### Directions:
Update the rows starting at the line that has "Considering the image" and ending after the line that has "3. [406,281]", putting "further" in place of "farther" and changing nothing else. Return only those lines.

### Given entries:
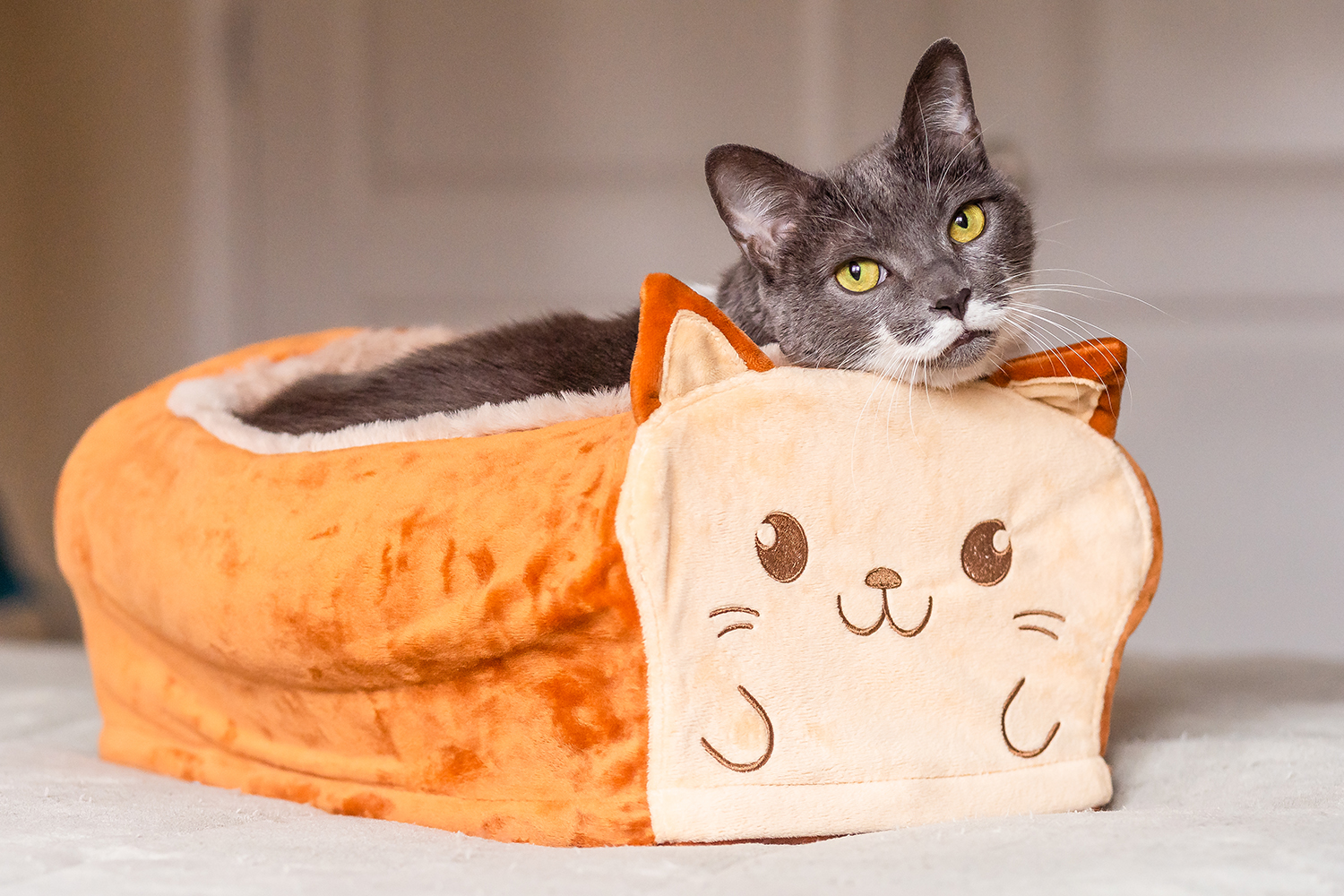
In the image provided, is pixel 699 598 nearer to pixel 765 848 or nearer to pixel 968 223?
pixel 765 848

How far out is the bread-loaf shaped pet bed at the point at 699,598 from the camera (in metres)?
0.74

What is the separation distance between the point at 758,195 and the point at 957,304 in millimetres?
205

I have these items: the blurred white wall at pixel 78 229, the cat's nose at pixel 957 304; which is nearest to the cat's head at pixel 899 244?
the cat's nose at pixel 957 304

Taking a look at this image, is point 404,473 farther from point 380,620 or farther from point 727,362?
point 727,362

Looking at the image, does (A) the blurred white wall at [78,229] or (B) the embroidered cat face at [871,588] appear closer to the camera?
(B) the embroidered cat face at [871,588]

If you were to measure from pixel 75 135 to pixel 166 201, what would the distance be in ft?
0.96

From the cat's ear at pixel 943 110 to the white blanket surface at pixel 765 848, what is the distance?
20.9 inches

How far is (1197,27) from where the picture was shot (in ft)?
7.97

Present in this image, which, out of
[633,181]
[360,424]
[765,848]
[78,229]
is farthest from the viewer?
[78,229]

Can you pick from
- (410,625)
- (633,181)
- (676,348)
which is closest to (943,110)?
(676,348)

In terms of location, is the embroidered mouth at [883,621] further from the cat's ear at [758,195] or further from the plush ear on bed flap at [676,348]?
the cat's ear at [758,195]

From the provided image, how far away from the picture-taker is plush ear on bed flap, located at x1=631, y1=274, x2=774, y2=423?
0.74 m

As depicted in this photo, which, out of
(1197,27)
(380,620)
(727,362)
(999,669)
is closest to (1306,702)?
(999,669)

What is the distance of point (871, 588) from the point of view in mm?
775
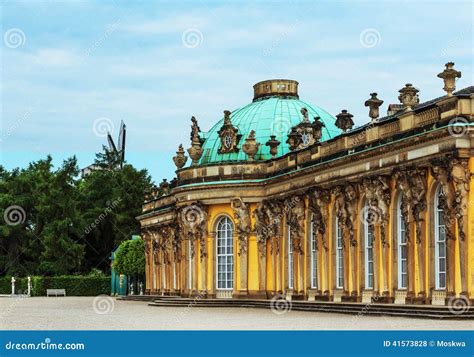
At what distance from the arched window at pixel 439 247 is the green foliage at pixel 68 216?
5240cm

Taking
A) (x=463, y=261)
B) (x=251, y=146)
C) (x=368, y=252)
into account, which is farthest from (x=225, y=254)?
(x=463, y=261)

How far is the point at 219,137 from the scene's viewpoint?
48.3 m

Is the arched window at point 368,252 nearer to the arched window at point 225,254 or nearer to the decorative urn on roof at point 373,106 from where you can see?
the decorative urn on roof at point 373,106

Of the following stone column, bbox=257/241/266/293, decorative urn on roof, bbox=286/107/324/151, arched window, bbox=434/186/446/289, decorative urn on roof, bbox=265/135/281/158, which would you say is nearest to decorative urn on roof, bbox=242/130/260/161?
decorative urn on roof, bbox=265/135/281/158

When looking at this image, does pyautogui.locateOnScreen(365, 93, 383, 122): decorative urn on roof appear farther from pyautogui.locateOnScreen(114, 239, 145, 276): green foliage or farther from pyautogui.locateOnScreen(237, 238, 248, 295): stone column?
pyautogui.locateOnScreen(114, 239, 145, 276): green foliage

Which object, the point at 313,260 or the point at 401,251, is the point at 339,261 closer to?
the point at 313,260

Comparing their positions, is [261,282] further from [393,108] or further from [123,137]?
[123,137]

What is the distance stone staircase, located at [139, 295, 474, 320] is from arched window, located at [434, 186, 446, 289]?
45.9 inches

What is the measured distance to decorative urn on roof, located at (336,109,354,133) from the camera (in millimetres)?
39156

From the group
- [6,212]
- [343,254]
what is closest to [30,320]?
[343,254]

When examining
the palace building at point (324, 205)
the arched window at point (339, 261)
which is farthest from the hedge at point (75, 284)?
the arched window at point (339, 261)

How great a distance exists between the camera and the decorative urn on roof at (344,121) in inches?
1542

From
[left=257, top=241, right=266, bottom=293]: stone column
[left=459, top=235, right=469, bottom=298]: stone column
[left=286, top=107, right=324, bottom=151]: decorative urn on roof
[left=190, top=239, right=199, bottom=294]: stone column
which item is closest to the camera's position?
[left=459, top=235, right=469, bottom=298]: stone column

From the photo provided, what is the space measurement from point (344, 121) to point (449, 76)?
971cm
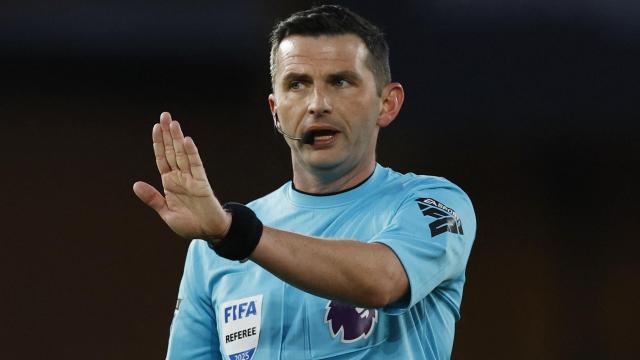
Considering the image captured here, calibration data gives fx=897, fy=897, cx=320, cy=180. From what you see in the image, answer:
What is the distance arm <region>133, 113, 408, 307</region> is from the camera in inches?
64.2

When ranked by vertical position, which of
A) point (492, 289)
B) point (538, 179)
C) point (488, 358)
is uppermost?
point (538, 179)

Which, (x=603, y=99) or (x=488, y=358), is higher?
(x=603, y=99)

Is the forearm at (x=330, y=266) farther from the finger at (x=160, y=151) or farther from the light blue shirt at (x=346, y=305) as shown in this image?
the finger at (x=160, y=151)

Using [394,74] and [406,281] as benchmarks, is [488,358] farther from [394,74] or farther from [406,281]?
[406,281]

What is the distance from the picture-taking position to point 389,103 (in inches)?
92.9

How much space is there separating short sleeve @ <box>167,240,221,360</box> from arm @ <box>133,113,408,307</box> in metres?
0.64

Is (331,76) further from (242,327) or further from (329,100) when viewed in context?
(242,327)

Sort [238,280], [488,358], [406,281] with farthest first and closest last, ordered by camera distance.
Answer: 1. [488,358]
2. [238,280]
3. [406,281]

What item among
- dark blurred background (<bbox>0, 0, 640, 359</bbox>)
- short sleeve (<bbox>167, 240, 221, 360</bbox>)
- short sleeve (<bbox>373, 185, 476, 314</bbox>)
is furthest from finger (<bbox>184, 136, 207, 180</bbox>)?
dark blurred background (<bbox>0, 0, 640, 359</bbox>)

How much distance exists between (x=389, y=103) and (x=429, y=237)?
1.78 ft

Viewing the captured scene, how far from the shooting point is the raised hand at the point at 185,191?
162 centimetres

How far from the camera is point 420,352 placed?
2.04 meters

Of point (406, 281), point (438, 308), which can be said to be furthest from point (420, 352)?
point (406, 281)

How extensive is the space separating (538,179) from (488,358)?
0.85m
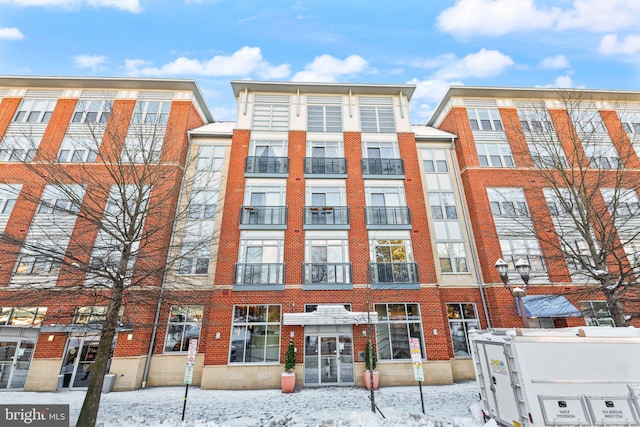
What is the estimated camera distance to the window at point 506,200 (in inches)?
664

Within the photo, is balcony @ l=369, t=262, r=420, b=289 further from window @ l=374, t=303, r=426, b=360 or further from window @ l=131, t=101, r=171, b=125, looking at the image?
window @ l=131, t=101, r=171, b=125

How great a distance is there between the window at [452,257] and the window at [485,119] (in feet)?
28.0

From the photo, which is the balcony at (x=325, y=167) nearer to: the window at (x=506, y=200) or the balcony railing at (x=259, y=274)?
the balcony railing at (x=259, y=274)

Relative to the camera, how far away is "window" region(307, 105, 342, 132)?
18694 millimetres

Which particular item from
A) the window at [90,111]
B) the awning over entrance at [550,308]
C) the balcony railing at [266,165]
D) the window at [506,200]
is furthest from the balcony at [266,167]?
the awning over entrance at [550,308]

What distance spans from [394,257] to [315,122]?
1007 cm

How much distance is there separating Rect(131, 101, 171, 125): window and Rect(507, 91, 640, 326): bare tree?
21.0 meters

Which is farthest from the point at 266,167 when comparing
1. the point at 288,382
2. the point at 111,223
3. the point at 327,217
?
Result: the point at 288,382

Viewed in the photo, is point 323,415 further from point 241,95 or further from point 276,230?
point 241,95

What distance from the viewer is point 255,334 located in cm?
1397

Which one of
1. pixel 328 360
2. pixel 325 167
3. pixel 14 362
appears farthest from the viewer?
pixel 325 167

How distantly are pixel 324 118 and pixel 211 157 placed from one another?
7781 mm

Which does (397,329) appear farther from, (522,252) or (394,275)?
(522,252)

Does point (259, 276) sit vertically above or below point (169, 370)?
above
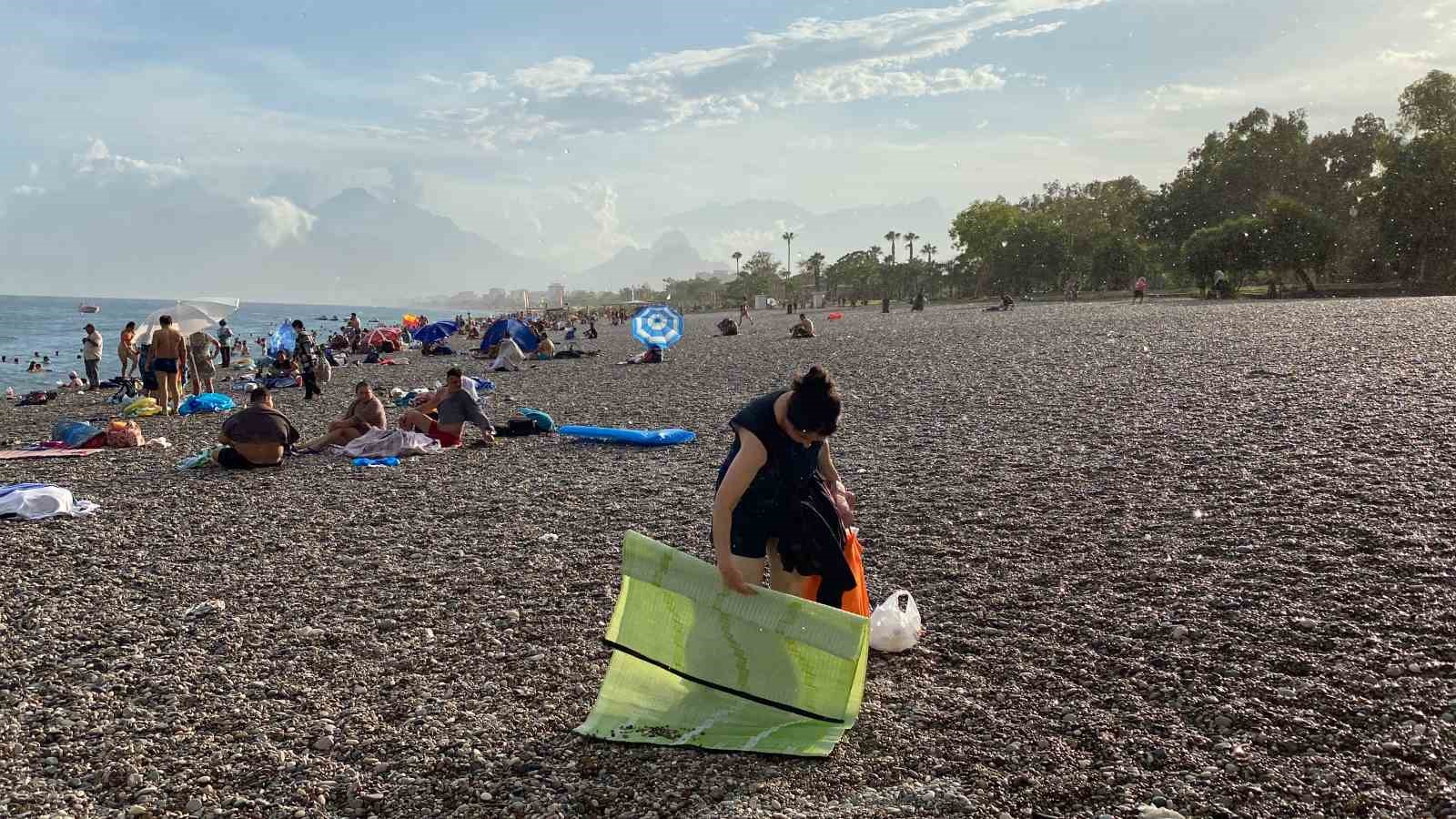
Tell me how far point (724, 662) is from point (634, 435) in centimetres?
833

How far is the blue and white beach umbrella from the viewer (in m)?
24.7

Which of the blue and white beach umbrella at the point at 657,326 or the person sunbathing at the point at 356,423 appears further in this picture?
the blue and white beach umbrella at the point at 657,326

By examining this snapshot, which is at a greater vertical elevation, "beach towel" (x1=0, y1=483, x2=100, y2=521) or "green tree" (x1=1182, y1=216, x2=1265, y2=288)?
"green tree" (x1=1182, y1=216, x2=1265, y2=288)

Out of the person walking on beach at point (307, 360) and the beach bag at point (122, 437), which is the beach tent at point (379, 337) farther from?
the beach bag at point (122, 437)

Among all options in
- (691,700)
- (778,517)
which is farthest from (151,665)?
(778,517)

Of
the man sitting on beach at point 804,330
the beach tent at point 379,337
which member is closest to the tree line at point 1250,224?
the man sitting on beach at point 804,330

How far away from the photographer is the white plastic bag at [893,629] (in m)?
4.95

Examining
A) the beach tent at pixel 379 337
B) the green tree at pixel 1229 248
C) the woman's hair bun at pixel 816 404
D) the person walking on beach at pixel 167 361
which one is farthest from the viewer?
the green tree at pixel 1229 248

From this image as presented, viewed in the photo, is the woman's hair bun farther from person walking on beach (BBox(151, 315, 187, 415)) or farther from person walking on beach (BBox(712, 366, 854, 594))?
person walking on beach (BBox(151, 315, 187, 415))

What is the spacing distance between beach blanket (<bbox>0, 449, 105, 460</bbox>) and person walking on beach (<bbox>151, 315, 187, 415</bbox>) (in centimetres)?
370

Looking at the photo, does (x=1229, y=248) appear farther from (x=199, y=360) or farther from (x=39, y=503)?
(x=39, y=503)

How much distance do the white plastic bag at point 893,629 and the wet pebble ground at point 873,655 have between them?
0.10 meters

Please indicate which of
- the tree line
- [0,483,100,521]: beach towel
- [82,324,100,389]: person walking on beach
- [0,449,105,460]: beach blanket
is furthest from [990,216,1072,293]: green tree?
[0,483,100,521]: beach towel

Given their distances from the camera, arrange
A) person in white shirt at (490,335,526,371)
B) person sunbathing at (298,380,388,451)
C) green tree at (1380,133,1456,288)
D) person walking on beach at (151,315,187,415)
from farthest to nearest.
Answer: green tree at (1380,133,1456,288) → person in white shirt at (490,335,526,371) → person walking on beach at (151,315,187,415) → person sunbathing at (298,380,388,451)
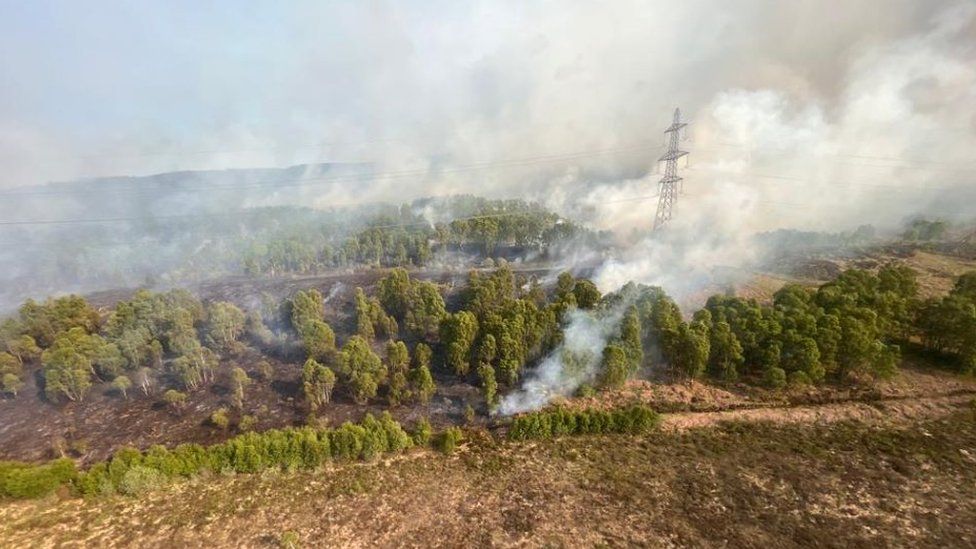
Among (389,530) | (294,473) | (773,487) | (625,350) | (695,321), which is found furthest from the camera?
(695,321)

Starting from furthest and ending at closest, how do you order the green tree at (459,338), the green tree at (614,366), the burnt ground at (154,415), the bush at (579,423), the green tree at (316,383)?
the green tree at (459,338) → the green tree at (316,383) → the green tree at (614,366) → the burnt ground at (154,415) → the bush at (579,423)

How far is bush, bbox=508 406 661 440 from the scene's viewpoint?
46.3 m

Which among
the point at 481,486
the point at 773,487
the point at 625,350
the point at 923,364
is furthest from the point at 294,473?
the point at 923,364

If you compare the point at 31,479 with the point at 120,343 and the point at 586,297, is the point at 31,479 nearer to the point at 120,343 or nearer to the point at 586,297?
the point at 120,343

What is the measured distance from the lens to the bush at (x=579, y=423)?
46.3 m

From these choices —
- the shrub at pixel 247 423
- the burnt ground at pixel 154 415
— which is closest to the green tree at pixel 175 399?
the burnt ground at pixel 154 415

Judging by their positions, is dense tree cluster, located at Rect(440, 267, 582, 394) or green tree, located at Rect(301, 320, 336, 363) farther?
green tree, located at Rect(301, 320, 336, 363)

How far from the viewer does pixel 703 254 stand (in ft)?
337

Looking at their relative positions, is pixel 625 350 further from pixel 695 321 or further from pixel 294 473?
pixel 294 473

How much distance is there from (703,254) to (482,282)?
56.9 metres

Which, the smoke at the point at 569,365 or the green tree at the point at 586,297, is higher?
the green tree at the point at 586,297

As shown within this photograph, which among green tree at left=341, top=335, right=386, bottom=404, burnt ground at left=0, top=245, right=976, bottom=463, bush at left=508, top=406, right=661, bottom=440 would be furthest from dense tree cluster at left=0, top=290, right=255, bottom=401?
bush at left=508, top=406, right=661, bottom=440

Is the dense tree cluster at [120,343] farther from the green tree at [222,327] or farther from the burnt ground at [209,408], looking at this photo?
the burnt ground at [209,408]

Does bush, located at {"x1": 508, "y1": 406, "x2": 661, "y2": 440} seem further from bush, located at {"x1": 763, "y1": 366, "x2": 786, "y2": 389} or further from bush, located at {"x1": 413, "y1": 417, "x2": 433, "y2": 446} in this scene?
bush, located at {"x1": 763, "y1": 366, "x2": 786, "y2": 389}
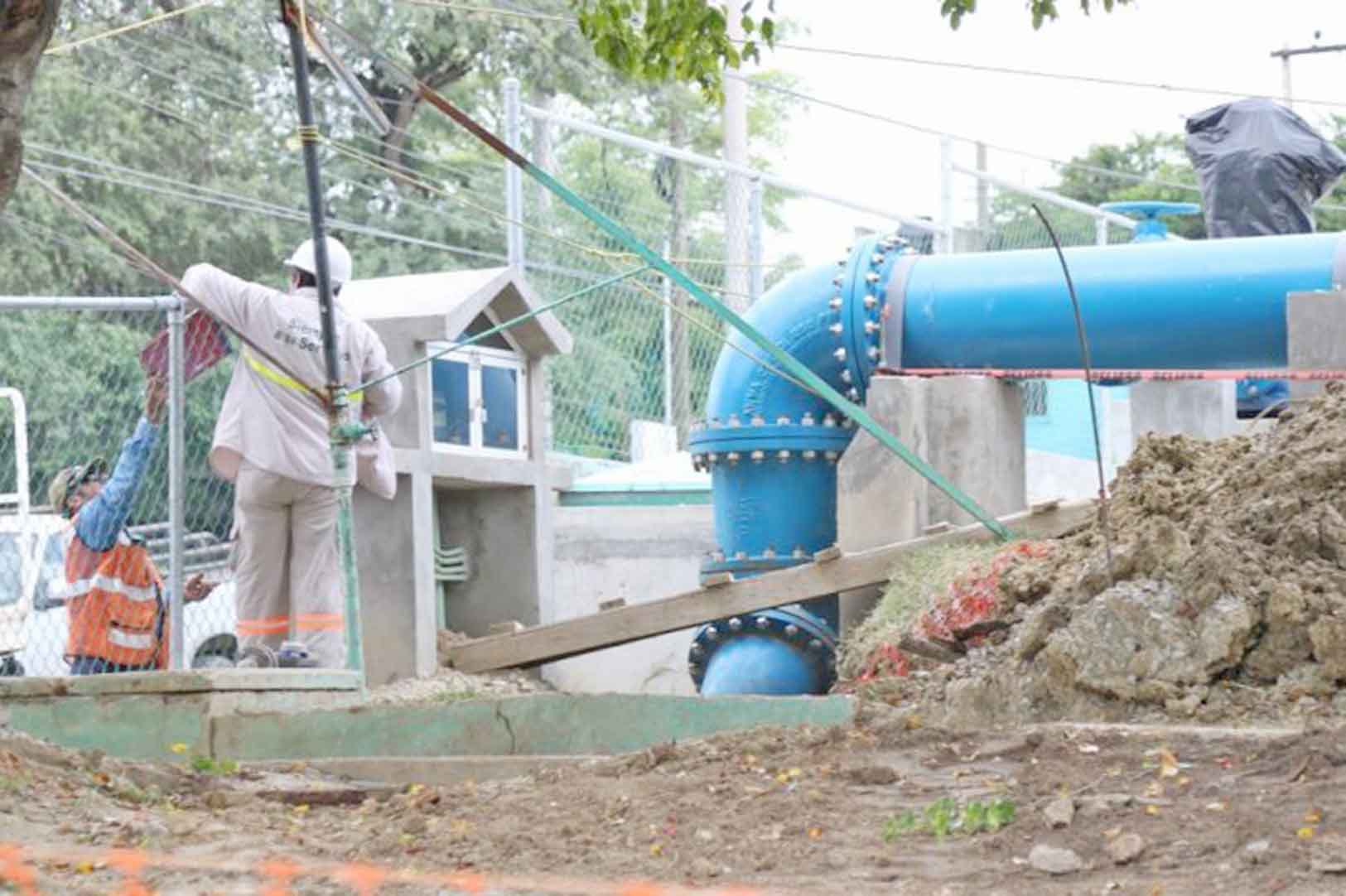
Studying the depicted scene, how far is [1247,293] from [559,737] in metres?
3.89

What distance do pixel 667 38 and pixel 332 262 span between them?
2240 mm

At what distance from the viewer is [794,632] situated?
10352mm

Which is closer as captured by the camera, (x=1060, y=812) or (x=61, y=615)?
(x=1060, y=812)

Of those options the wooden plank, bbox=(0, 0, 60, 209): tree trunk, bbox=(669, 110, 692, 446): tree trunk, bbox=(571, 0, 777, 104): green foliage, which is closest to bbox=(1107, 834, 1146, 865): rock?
bbox=(0, 0, 60, 209): tree trunk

### Task solution:
Considering the image captured here, calibration data gives fx=897, fy=897, cx=320, cy=180. From what you see in the image, answer:
What is the distance arm <region>133, 113, 408, 307</region> is from the camera in inches?
64.2

When ranked by vertical position, which of
A) point (492, 289)
B) point (538, 179)
C) point (488, 358)
is uppermost?
point (538, 179)

Which, (x=603, y=99) or (x=488, y=358), is higher?
(x=603, y=99)

Is the forearm at (x=330, y=266) further from the finger at (x=160, y=151) or further from the light blue shirt at (x=346, y=305) as shown in this image?
the finger at (x=160, y=151)

Using [394,74] and [406,281] as benchmarks, is [488,358] further from [394,74] or further from [406,281]?
[406,281]

What is the distance from the picture-taking position to point 389,103 (in inches)?
92.9

How much space is there separating short sleeve @ <box>167,240,221,360</box> from arm @ <box>133,113,408,307</box> in metres?
0.64

Is (331,76) further from (242,327) or further from (329,100) when viewed in context?
(242,327)

Sort [238,280], [488,358], [406,281] with farthest first and closest last, ordered by camera distance.
Answer: 1. [488,358]
2. [238,280]
3. [406,281]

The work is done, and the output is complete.